▶ [Provided text]:

'''

Showing posts with label kubernetes. Show all posts
Showing posts with label kubernetes. Show all posts

Saturday

Convert Docker Compose to Kubernetes Orchestration

If you already have a Docker Compose based application. And you may want to orchestrate the containers with Kubernetes. If you are new to Kubernetes then you can search various articles in this blog or Kubernetes website.

Here's a step-by-step plan to migrate your Docker Compose application to Kubernetes:


Step 1: Create Kubernetes Configuration Files

Create a directory for your Kubernetes configuration files (e.g., k8s-config).

Create separate YAML files for each service (e.g., api.yaml, pgsql.yaml, mongodb.yaml, rabbitmq.yaml).

Define Kubernetes resources (Deployments, Services, Persistent Volumes) for each service.


Step 2: Define Kubernetes Resources

Deployment YAML Example (api.yaml)

YAML

apiVersion: apps/v1

kind: Deployment

metadata:

  name: api-deployment

spec:

  replicas: 1

  selector:

    matchLabels:

      app: api

  template:

    metadata:

      labels:

        app: api

    spec:

      containers:

      - name: api

        image: <your-docker-image-name>

        ports:

        - containerPort: 8000

Service YAML Example (api.yaml)

YAML

apiVersion: v1

kind: Service

metadata:

  name: api-service

spec:

  selector:

    app: api

  ports:

  - name: http

    port: 8000

    targetPort: 8000

  type: ClusterIP

Repeat this process for other services (pgsql, mongodb, rabbitmq).


Step 3: Configure Persistent Storage

Create Persistent Volume Claims (PVCs) for databases.

Define StorageClass for dynamic provisioning.

Persistent Volume Claim YAML Example (pgsql-pvc.yaml)

YAML

apiVersion: v1

kind: PersistentVolumeClaim

metadata:

  name: pgsql-pvc

spec:

  accessModes:

    - ReadWriteOnce

  resources:

    requests:

      storage: 5Gi

StorageClass YAML Example (storage-class.yaml)

YAML

apiVersion: storage.k8s.io/v1

kind: StorageClass

metadata:

  name: local-storage

provisioner: kubernetes.io/no-provisioner

volumeBindingMode: WaitForFirstConsumer


Step 4: Deploy to Kubernetes

Create namespace: kubectl create namespace <namespace-name>

Apply configuration files: kubectl apply -f <config-file>.yaml

Verify deployments: kubectl get deployments -n <namespace-name>

Verify pods: kubectl get pods -n <namespace-name>

Verify services: kubectl get svc -n <namespace-name>

Step 5: Expose Services

Create Ingress resources for external access.

Configure Ingress Controller (e.g., NGINX).

Ingress YAML Example (ingress.yaml)

'''

▶ [Raw data]:

'''

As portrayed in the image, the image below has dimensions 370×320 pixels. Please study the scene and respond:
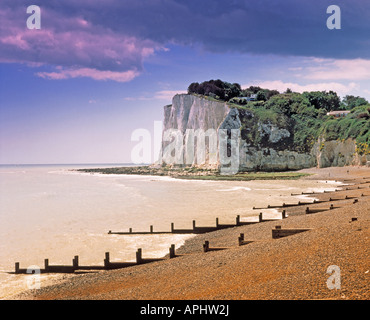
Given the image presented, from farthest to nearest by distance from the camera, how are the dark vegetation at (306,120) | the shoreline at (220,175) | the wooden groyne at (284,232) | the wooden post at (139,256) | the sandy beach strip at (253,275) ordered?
the dark vegetation at (306,120) < the shoreline at (220,175) < the wooden post at (139,256) < the wooden groyne at (284,232) < the sandy beach strip at (253,275)

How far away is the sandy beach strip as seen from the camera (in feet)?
22.6

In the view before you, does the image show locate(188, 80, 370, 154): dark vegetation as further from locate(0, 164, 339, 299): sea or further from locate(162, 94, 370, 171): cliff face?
locate(0, 164, 339, 299): sea

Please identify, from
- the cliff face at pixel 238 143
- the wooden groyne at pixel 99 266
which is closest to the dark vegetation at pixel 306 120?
the cliff face at pixel 238 143

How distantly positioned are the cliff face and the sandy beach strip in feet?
212

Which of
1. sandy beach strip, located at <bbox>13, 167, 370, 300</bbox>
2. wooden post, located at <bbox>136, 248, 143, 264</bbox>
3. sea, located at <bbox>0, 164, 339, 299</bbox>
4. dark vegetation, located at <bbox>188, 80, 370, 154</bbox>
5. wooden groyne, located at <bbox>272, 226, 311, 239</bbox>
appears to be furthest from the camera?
dark vegetation, located at <bbox>188, 80, 370, 154</bbox>

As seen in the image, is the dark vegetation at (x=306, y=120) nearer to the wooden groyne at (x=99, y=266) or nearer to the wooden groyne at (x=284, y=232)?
the wooden groyne at (x=284, y=232)

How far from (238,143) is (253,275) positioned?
8594 centimetres

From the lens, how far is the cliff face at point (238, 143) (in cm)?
7819

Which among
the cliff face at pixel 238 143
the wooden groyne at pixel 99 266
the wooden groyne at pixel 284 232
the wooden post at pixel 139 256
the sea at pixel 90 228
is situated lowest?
the sea at pixel 90 228

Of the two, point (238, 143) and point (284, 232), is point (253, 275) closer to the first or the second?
point (284, 232)

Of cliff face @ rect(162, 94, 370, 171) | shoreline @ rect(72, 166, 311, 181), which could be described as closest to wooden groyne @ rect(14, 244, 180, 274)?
shoreline @ rect(72, 166, 311, 181)

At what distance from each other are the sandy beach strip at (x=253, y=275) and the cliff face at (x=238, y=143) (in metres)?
64.8

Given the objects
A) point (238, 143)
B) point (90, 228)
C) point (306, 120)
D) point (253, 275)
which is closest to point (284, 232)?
point (253, 275)

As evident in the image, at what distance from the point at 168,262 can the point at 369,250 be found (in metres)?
6.73
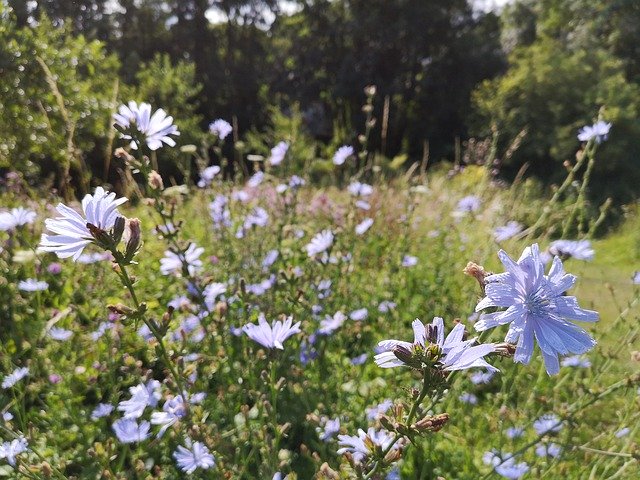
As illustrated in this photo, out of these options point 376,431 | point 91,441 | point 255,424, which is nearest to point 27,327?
point 91,441

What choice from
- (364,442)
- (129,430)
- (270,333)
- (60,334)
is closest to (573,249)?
(270,333)

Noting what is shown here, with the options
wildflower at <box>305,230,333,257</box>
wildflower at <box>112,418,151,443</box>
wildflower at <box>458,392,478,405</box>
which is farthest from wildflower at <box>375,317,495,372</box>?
wildflower at <box>458,392,478,405</box>

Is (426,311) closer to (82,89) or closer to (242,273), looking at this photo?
(242,273)

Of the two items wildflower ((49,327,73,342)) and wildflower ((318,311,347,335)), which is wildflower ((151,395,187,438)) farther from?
wildflower ((49,327,73,342))

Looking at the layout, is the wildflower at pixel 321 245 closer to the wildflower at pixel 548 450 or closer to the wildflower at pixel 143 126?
the wildflower at pixel 143 126

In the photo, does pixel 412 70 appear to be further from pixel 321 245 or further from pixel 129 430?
pixel 129 430

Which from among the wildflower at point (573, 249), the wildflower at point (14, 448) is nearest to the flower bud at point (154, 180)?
the wildflower at point (14, 448)

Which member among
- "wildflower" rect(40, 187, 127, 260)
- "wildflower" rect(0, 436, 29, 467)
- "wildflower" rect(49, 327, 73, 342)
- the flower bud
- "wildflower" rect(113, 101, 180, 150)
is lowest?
"wildflower" rect(0, 436, 29, 467)
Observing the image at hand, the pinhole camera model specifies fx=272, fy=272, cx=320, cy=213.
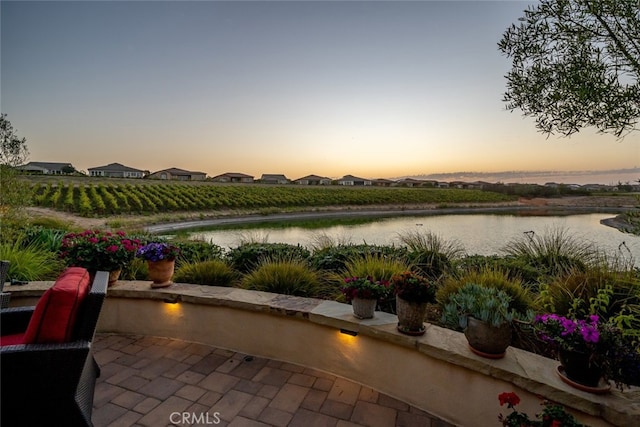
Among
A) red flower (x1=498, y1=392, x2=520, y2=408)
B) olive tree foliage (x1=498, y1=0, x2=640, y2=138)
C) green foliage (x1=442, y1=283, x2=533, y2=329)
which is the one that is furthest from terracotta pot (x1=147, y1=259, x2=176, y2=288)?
olive tree foliage (x1=498, y1=0, x2=640, y2=138)

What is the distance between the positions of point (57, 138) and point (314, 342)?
11.8 meters

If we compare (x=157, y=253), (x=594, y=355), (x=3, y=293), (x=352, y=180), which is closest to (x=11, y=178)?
(x=3, y=293)

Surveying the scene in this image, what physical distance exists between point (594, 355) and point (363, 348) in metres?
1.25

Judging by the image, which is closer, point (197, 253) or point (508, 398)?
point (508, 398)

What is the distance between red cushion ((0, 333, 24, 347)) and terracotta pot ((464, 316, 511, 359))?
2713mm

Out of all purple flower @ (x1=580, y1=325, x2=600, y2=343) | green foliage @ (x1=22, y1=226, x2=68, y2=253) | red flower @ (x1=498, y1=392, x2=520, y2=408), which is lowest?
red flower @ (x1=498, y1=392, x2=520, y2=408)

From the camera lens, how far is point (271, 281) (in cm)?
287

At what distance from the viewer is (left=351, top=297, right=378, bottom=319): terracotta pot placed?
6.61 feet

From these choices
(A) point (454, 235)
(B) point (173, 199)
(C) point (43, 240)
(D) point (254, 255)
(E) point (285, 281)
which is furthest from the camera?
(B) point (173, 199)

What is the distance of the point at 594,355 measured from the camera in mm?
1268

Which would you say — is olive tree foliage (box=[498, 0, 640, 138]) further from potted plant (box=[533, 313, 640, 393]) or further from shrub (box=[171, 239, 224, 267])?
shrub (box=[171, 239, 224, 267])

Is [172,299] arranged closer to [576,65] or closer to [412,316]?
[412,316]

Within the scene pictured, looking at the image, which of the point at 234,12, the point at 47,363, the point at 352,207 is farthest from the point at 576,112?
the point at 352,207

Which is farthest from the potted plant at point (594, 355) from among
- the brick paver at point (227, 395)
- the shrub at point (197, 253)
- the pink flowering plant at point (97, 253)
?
the shrub at point (197, 253)
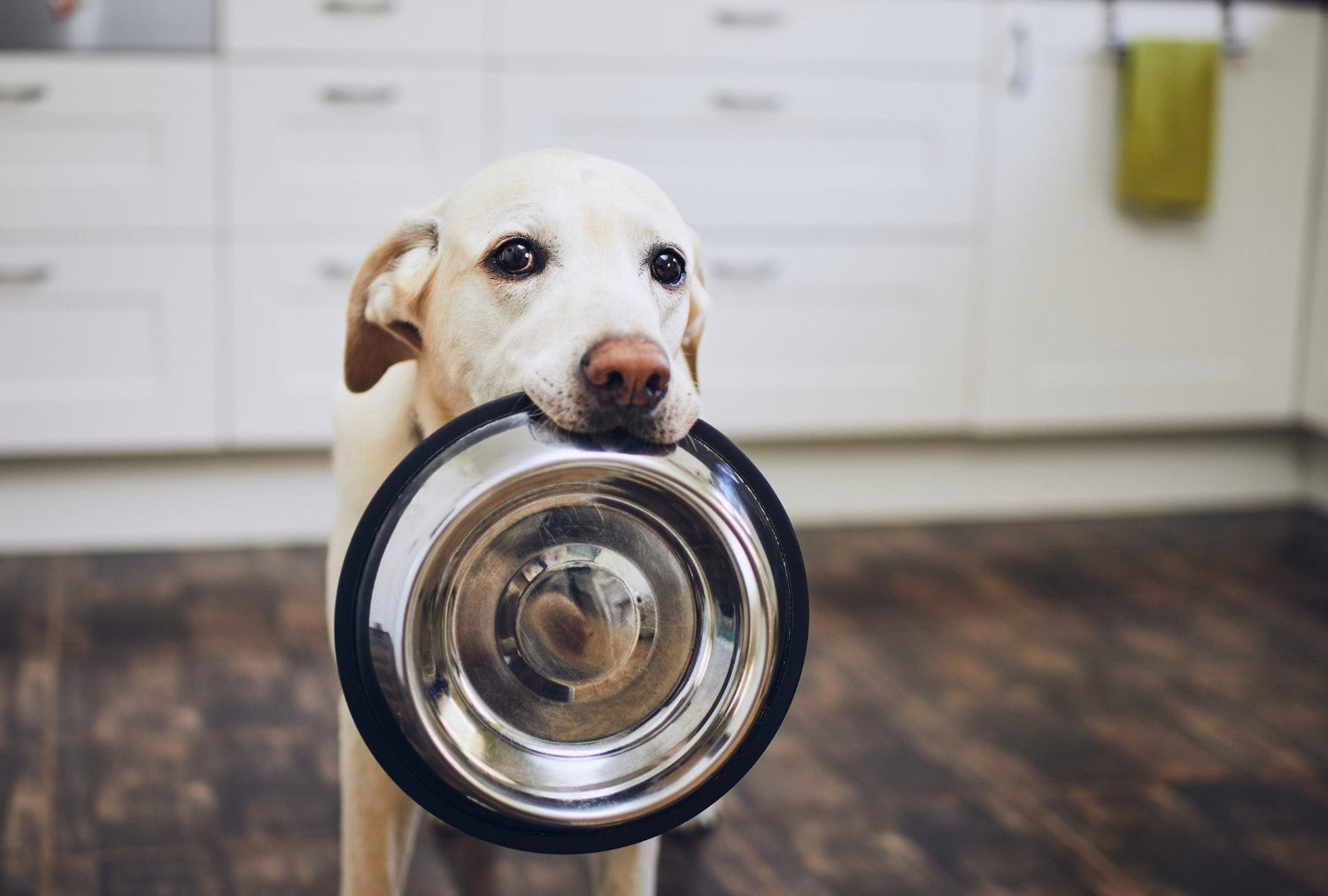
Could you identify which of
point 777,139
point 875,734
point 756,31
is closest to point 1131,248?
point 777,139

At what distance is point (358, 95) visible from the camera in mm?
2395

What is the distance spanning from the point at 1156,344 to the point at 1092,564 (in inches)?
21.0

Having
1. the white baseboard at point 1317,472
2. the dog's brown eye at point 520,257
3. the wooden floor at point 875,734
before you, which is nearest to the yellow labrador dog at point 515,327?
the dog's brown eye at point 520,257

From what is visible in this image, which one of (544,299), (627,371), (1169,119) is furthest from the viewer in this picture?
(1169,119)

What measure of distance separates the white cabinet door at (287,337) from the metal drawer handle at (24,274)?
0.30m

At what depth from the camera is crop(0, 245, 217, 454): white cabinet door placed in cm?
234

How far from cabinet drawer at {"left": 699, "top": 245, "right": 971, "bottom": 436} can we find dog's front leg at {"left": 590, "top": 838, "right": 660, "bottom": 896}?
152cm

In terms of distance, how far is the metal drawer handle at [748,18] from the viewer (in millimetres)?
2531

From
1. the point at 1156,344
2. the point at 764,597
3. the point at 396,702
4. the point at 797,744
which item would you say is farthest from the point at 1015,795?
the point at 1156,344

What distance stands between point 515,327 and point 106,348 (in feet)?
5.27

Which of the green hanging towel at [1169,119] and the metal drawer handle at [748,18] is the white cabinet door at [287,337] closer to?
the metal drawer handle at [748,18]

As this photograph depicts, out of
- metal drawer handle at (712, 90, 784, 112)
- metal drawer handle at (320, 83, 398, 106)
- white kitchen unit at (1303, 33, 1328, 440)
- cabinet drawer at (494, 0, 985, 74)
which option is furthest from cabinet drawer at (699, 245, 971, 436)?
white kitchen unit at (1303, 33, 1328, 440)

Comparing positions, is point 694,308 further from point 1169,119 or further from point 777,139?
→ point 1169,119

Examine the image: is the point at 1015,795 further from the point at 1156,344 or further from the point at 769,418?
the point at 1156,344
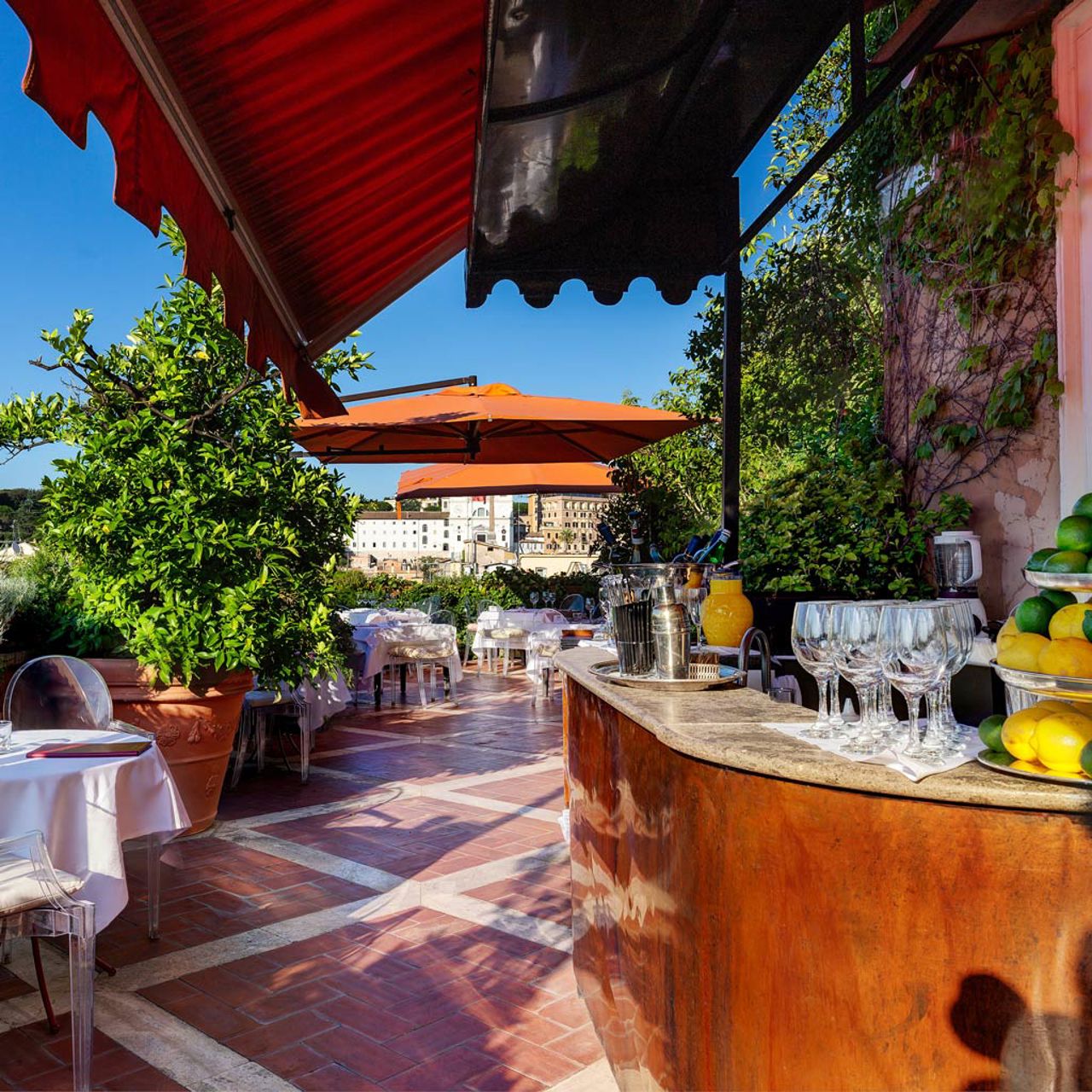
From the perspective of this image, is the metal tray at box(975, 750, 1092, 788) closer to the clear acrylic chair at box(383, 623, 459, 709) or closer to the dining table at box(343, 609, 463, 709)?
the dining table at box(343, 609, 463, 709)

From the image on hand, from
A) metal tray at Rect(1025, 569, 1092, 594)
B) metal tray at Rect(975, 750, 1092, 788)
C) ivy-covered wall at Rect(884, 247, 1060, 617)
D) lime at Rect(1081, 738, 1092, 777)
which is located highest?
ivy-covered wall at Rect(884, 247, 1060, 617)

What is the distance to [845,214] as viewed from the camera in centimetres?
742

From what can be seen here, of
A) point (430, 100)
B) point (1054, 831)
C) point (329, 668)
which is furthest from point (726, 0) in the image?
point (329, 668)

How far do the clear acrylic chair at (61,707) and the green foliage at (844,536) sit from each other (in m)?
3.27

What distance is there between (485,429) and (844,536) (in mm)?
5107

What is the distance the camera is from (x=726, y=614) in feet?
10.5

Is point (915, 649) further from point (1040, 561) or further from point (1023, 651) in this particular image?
point (1040, 561)

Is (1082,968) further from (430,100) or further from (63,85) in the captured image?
(430,100)

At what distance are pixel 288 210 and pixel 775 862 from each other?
2907 millimetres

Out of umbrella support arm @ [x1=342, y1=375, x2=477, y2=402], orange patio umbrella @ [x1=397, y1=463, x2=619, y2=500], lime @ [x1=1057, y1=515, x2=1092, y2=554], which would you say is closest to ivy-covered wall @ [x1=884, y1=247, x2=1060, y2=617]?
umbrella support arm @ [x1=342, y1=375, x2=477, y2=402]

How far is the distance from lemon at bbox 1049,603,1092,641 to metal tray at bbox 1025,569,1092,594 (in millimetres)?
40

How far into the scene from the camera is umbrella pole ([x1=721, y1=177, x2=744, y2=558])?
4.70 meters

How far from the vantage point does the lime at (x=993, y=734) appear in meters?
1.61

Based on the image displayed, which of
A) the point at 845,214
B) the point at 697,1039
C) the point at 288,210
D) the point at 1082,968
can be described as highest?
the point at 845,214
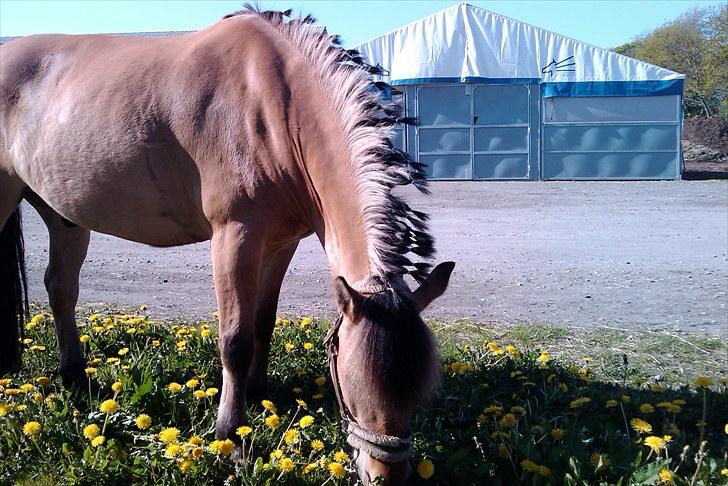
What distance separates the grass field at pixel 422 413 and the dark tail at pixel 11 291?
156mm

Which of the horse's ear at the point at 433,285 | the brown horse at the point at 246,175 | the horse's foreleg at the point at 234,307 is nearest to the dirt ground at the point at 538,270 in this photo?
the brown horse at the point at 246,175

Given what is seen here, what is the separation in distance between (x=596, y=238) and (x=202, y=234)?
7.00 metres

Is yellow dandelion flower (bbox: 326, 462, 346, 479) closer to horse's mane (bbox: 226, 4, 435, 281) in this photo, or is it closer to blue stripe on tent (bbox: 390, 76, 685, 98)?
horse's mane (bbox: 226, 4, 435, 281)

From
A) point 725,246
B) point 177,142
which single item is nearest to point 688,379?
point 177,142

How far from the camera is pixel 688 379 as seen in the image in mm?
4234

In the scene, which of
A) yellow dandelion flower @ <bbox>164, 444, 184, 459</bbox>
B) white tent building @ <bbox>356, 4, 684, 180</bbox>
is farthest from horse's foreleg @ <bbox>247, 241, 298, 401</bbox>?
white tent building @ <bbox>356, 4, 684, 180</bbox>

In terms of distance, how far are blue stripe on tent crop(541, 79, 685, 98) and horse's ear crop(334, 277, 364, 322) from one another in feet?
60.2

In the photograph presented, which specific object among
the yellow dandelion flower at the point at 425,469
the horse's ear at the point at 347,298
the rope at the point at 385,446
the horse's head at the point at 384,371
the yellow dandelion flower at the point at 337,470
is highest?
the horse's ear at the point at 347,298

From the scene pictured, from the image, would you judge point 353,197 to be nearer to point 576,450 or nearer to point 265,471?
point 265,471

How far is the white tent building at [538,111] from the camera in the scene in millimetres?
19219

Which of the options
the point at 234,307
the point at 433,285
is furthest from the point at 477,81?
the point at 433,285

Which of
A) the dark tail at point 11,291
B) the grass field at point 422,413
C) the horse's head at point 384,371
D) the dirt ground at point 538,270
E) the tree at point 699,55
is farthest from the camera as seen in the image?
the tree at point 699,55

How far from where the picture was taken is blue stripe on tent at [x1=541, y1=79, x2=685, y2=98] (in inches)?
749

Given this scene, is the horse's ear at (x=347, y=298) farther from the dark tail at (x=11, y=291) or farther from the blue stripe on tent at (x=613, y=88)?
the blue stripe on tent at (x=613, y=88)
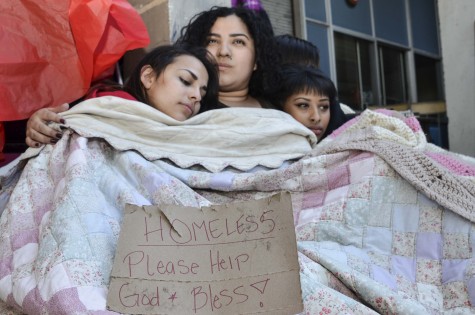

'''

▶ [Tasks]:
[A] Condense the post on converting Docker Compose to Kubernetes into two sentences.
[B] In the post on converting Docker Compose to Kubernetes, reproduce the stretch from "Here's a step-by-step" through "files (e.g., k8s-config).", substituting "folder" for "directory".
[C] Pick up the post on converting Docker Compose to Kubernetes after its final line and write the next part.

▶ [Answers given]:
[A] The post lays out a step-by-step plan for migrating a Docker Compose application to Kubernetes. It starts with a directory of separate YAML files defining Deployments, Services and Persistent Volumes for each service, then configures storage through Persistent Volume Claims and a StorageClass, deploys and verifies everything with kubectl commands, and exposes services through Ingress resources and an Ingress Controller such as NGINX.

[B]
Here's a step-by-step plan to migrate your Docker Compose application to Kubernetes:


Step 1: Create Kubernetes Configuration Files

Create a folder for your Kubernetes configuration files (e.g., k8s-config).

[C]
YAML

apiVersion: networking.k8s.io/v1

kind: Ingress

metadata:

  name: api-ingress

spec:

  rules:

  - host: <your-domain>

    http:

      paths:

      - path: /

        backend:

          serviceName: api-service

          servicePort: 8000


Step 6: Monitor and Maintain

Set up monitoring tools (e.g., Prometheus, Grafana).

Implement logging solutions (e.g., Fluentd, Elasticsearch).

Regularly update images and configurations.

Implementation Tools

kubectl: Kubernetes command-line tool.

kustomize: Configuration management tool.

Helm: Package manager for Kubernetes.

Additional Tips

Test locally with Minikube or Kind before deploying to production.

Use environment variables for configuration.

Implement rolling updates for zero-downtime deployments.

This migration plan provides a solid foundation. Adjust configurations according to your specific requirements.


Say I have a Docker Compose yaml file eg.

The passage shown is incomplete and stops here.